Quando era adolescente, eu, os meus irmãos, primos e alguns amigos, resolvemos responder a um anúncio de jornal. A ideia era básica e quase pueril: aproveitar os longos meses de férias de Verão para ganhar dinheiro só nosso. Depois da entrevista da praxe, enfiaram-nos numa sala de reunião sem ar condicionado e descobrimos que nos ministravam, à pressão e à revelia, um mini-curso de formação em vendas. Depois do almoço fugiram todos, a rir à gargalhada com o logro. Só eu voltei. Resolvi experimentar. Á conta disso, acabei por descobrir que tinha talento para a coisa: a brincar, a brincar, sem nenhum esforço e muito pouco tempo investido, socorrendo-me a penas de amigos e conhecidos dos pais, ganhei uma pipa de massa e aprendi muitas coisas a meu respeito e da minha própria e involuntária capacidade de persuasão. Ao longo da vida, se parar para pensar um bocadinho, chego à conclusão que devo muitas coisas a esse “curso de formação” em tempo relâmpago. Muito mais do que poderia imaginar à partida. De certo modo, percebi que não há nada mais irresistivelmente convincente aos olhos dos outros do que a nossa própria convicção a respeito das coisas que defendemos, e que isto é tão válido para uma enciclopédia como para um amor ou uma causa política, ideológica ou humanitária.

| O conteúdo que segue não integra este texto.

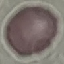
Summary:
  - Malaria status: uninfected
  - Capture: smartphone camera at the microscope eyepiece
  - Stain: Giemsa
  - Preparation: thin smear
  - Image type: automatically extracted cell patch, resized to 64 × 64 pixels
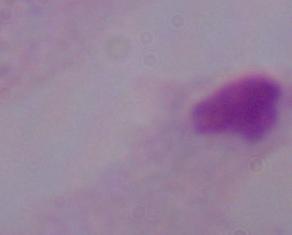
{
  "identification": "trichomonad",
  "magnification": "1000x",
  "modality": "photomicrograph"
}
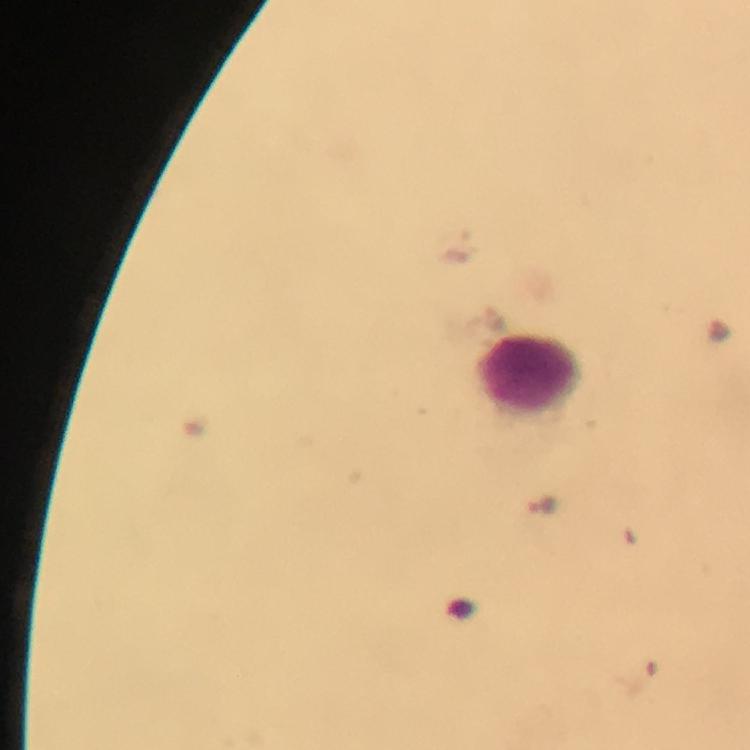 Approximate centers as [x, y] in pixels. Malaria parasite locations: [461, 245], [493, 316], [542, 506]. Leukocyte locations: [529, 375]. Image is 750×750 pixels. Immersion oil applied. Thick blood smear. Giemsa-stained preparation. Cropped region of a single field of view. From a diagnostic examination for malaria. Smartphone photograph taken through a microscope. 100x magnification.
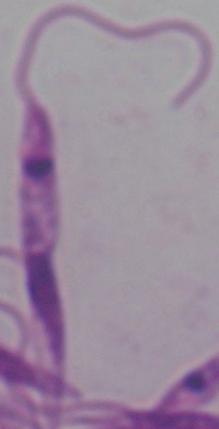

Summary:
  - Magnification: 1000x
  - Modality: photomicrograph
  - Identification: Leishmania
Name the blood parasite species.
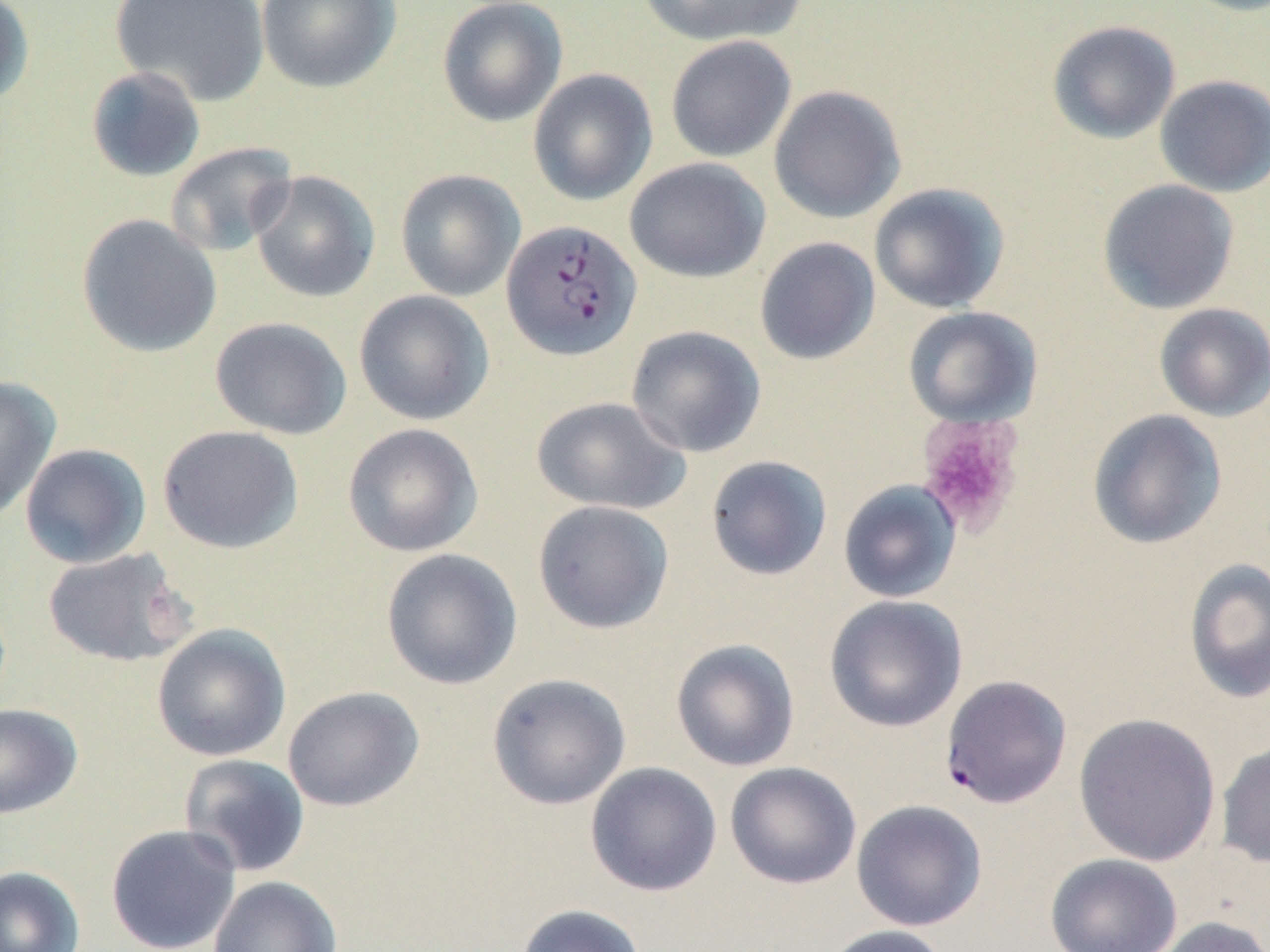
Plasmodium falciparum.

Vem isto a propósito da frase a cima citada, e que o manager da força de vendas costumava papaguear até ao limite do insuportável. Nunca soube se acreditava verdadeiramente no que dizia, ou sequer se entendia o tamanho das palavras que lhe escorriam da boca. Todavia, desde a primeira vez que o ouvi dizer aquilo, pareceu-me claramente que estava ali um instante de grande revelação. Por alguma razão, até hoje, a frase nunca mais me saiu da cabeça. Se calhar também nunca me saiu dos actos ou do movimento. Já nem sequer me consigo recordar com precisão dos traços do rosto do homem baixinho que vestia fatos engilhados da Maconde com o mesmo orgulho de quem se apresentava dentro de um Armani, mas recordo-me com toda a nitidez e precisão de, nesse instante, lhe ter reverenciado o que logo ali me soou como um instante de absoluta solenidade, daqueles que só acontecem quando se está diante de uma imensa e preciosa verdade. Sou, pois, grata ao emprego das enciclopédias, nos primeiros meses daquelas férias de Verão e ao homemzinho baixote que vestia Maconde, não só porque ganhei uma pipa de massa e descobri talentos de que não suspeitava, mas porque pela primeira vez tive consciência que a verdade se revela das formas mais inusitadas, que vivemos num mundo mágico, povoado de seres alados que a qualquer momento se transformam e ganham novos e inimagináveis poderes, que a vida é um bizarro e insuspeito lugar onde tudo é possível, sim!… como, por exemplo, ver pérolas reluzentes de incalculável valor brotar do bico de um simples papagaio!